1. Carefully consider your own powers of memory and see whether you can decide which of the four types of brain you have. Apply similar tests to your classmates or a group of school children whom you have a chance to observe. Be sure to take into account the effects of past training or habits of memory.
2. Watch in your own memorizing and also that of school children for failures in recall caused by lack of proper associations. Why is it particularly hard to commit what one does not understand?
3. Observe a class in a recitation or an examination and seek to discover whether any defects of memory revealed are to be explained by lack of (1) repetition, (2) recency, (3) vividness in learning.
4. Make a study of your own class and also of a group of children in school to discover their methods of memorizing. Have in mind the rules for memorizing given in section 5 of this chapter.
5. Observe by introspection your method of recall of historical events you have studied, and note whether images form an important part of your memory material; or does your recall consist chiefly of bare facts? In how far does this depend on your method of learning the facts in the first place?

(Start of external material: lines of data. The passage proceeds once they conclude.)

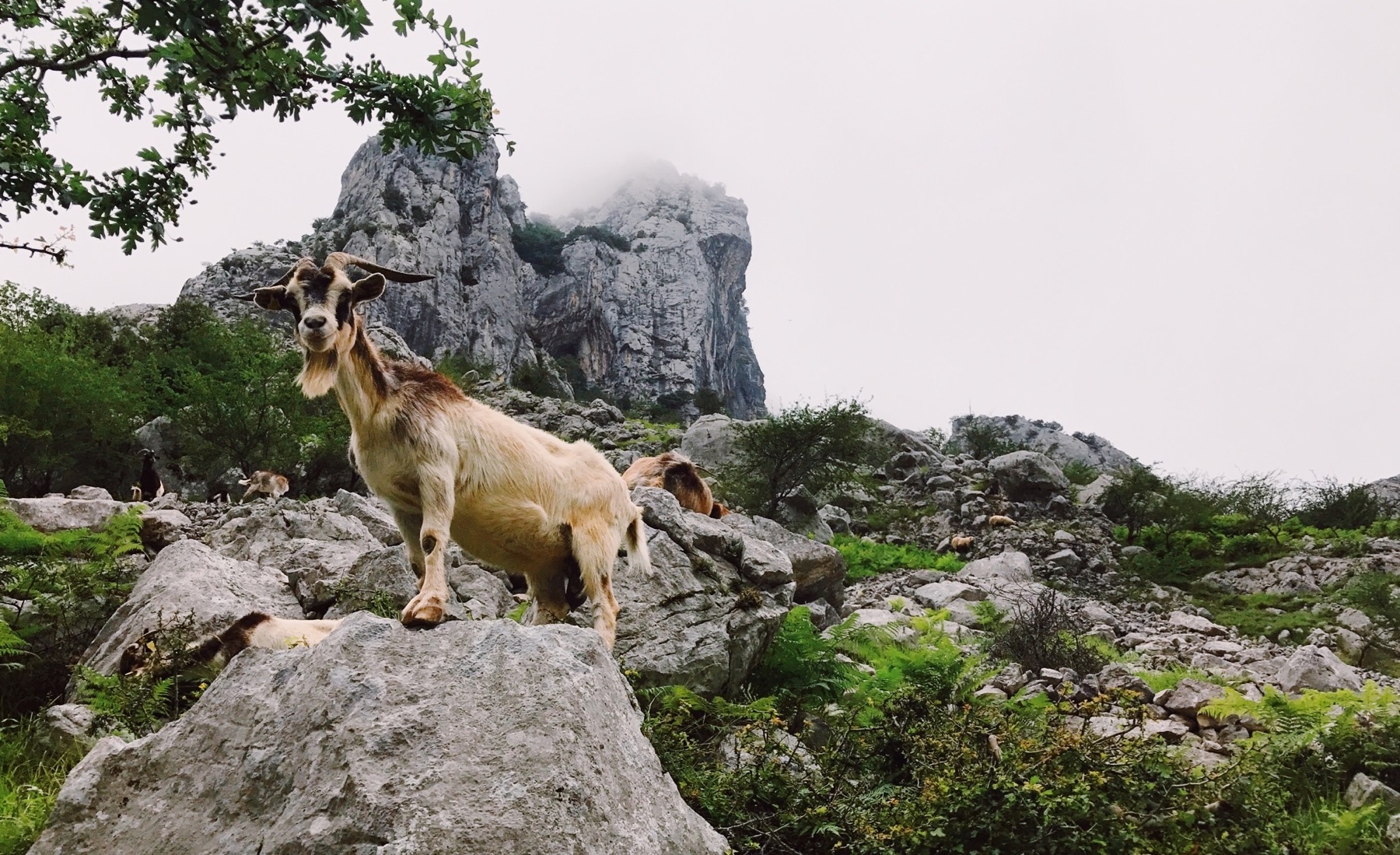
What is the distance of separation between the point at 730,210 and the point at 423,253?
59781 mm

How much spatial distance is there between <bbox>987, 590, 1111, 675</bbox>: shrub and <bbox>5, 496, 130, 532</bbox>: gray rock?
974 centimetres

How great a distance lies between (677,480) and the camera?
1119 cm

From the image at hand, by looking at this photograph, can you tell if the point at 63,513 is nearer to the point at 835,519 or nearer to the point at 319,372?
the point at 319,372

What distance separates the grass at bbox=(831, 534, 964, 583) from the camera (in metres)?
17.4

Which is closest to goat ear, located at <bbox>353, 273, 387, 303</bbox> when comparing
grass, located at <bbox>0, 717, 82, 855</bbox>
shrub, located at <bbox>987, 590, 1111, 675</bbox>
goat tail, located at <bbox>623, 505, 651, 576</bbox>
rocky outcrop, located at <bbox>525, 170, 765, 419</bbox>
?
goat tail, located at <bbox>623, 505, 651, 576</bbox>

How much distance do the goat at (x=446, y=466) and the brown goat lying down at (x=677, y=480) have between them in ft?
18.6

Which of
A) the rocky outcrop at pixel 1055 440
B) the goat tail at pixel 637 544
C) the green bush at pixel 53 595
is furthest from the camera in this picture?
the rocky outcrop at pixel 1055 440

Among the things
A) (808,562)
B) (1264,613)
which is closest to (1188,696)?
(808,562)

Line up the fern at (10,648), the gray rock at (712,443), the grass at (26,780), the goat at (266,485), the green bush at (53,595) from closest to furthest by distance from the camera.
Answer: the grass at (26,780), the fern at (10,648), the green bush at (53,595), the goat at (266,485), the gray rock at (712,443)

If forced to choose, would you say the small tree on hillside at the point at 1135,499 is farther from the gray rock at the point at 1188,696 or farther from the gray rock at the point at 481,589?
the gray rock at the point at 481,589

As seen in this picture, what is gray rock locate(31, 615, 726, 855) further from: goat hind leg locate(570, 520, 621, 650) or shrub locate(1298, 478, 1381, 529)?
shrub locate(1298, 478, 1381, 529)

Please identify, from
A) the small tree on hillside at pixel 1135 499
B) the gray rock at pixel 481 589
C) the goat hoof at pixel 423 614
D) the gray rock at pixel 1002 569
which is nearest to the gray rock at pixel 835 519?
the gray rock at pixel 1002 569

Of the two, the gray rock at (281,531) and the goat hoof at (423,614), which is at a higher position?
the gray rock at (281,531)

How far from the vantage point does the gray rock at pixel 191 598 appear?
5.24 metres
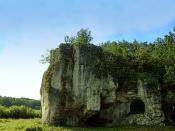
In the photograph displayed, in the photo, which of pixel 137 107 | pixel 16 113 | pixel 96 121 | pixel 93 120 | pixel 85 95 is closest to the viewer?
pixel 85 95

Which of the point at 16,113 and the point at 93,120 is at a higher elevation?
the point at 16,113

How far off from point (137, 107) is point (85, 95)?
9231mm

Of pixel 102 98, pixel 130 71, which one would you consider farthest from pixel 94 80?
pixel 130 71

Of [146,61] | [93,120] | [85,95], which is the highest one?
[146,61]

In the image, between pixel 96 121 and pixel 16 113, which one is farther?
pixel 16 113

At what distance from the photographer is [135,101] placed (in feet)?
140

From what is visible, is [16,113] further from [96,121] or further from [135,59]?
[135,59]

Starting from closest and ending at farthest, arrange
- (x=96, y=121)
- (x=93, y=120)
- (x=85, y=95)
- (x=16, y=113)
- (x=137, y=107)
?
(x=85, y=95)
(x=96, y=121)
(x=93, y=120)
(x=137, y=107)
(x=16, y=113)

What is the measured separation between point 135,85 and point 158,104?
3159 millimetres

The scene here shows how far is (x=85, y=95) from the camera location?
38750 millimetres

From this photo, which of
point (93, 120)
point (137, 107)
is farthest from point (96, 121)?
point (137, 107)

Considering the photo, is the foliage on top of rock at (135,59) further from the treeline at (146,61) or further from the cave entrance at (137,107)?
the cave entrance at (137,107)

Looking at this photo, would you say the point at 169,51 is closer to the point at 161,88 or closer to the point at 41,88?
the point at 161,88

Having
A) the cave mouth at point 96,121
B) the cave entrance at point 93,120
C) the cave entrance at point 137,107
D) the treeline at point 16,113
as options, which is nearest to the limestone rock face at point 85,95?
the cave mouth at point 96,121
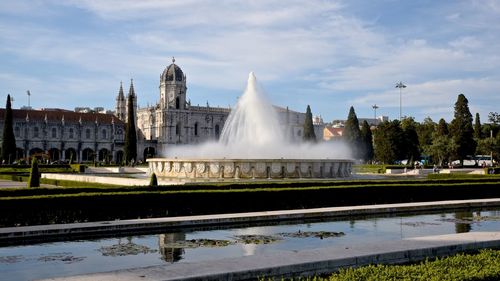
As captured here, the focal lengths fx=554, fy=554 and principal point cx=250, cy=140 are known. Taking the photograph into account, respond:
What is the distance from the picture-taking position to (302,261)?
26.7 ft

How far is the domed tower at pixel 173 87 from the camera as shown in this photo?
328 feet

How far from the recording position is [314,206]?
59.7 feet

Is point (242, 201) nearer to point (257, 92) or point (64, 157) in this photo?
point (257, 92)

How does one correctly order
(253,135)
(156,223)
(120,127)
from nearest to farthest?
(156,223), (253,135), (120,127)

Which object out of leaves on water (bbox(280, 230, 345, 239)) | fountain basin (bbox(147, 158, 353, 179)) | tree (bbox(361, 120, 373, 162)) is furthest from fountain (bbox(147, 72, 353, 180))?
tree (bbox(361, 120, 373, 162))

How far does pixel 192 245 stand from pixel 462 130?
2419 inches

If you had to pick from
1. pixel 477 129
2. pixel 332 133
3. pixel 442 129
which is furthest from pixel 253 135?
pixel 332 133

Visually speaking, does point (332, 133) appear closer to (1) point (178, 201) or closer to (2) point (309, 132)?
(2) point (309, 132)

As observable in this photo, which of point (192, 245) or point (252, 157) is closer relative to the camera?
point (192, 245)

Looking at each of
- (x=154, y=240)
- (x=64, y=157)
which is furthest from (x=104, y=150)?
(x=154, y=240)

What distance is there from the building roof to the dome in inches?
459

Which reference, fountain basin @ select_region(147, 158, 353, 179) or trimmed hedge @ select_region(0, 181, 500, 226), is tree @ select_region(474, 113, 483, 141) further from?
trimmed hedge @ select_region(0, 181, 500, 226)

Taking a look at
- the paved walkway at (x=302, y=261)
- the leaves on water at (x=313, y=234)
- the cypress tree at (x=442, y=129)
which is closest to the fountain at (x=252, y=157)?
the leaves on water at (x=313, y=234)

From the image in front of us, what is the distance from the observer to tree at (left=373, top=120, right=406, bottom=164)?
66812mm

6. Carefully consider your experience from cramming your lessons. Does the material learned in this way stay with you? Do you understand it and find yourself able to use it as well as stuff learned during a longer interval and with more time for associations to form?
CHAPTER XII
THINKING
No word is more constantly on our lips than the word think. A hundred times a day we tell what we think about this thing or that. Any exceptional power of thought classes us among the efficient of our generation. It is in their ability to think that men stand preëminently above the animals.